++++ EXTRACTED INFORMATION

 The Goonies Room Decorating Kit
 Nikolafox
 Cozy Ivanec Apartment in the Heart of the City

++++++++
++++ EXTRACTED INFORMATION

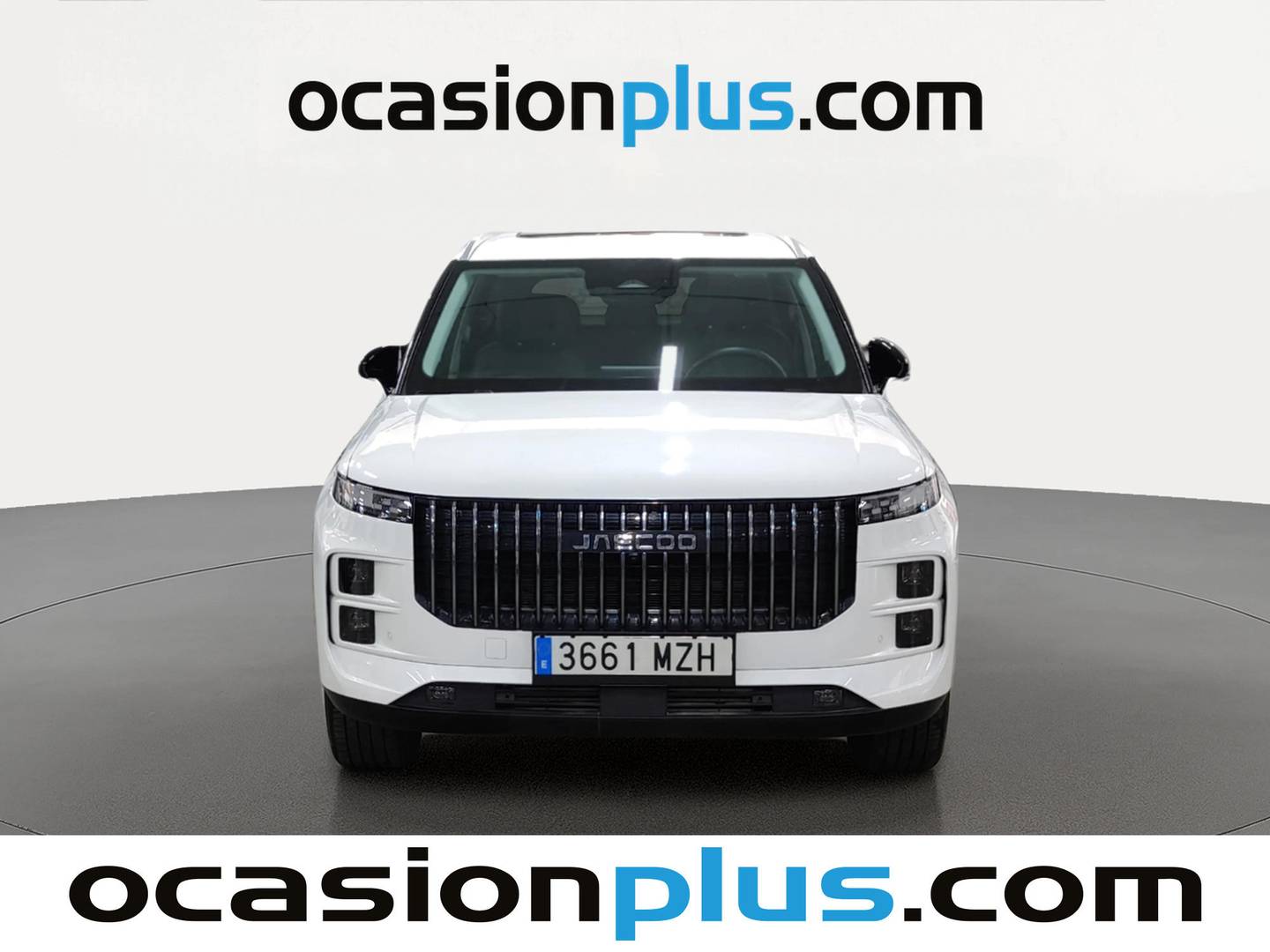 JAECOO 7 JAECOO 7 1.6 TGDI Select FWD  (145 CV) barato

++++++++

EXERCISE DESCRIPTION
From the records above, extract exactly and only the lines that begin at the line with "The Goonies Room Decorating Kit" and stop after the line with "Cozy Ivanec Apartment".

ANSWER SECTION
 The Goonies Room Decorating Kit
 Nikolafox
 Cozy Ivanec Apartment in the Heart of the City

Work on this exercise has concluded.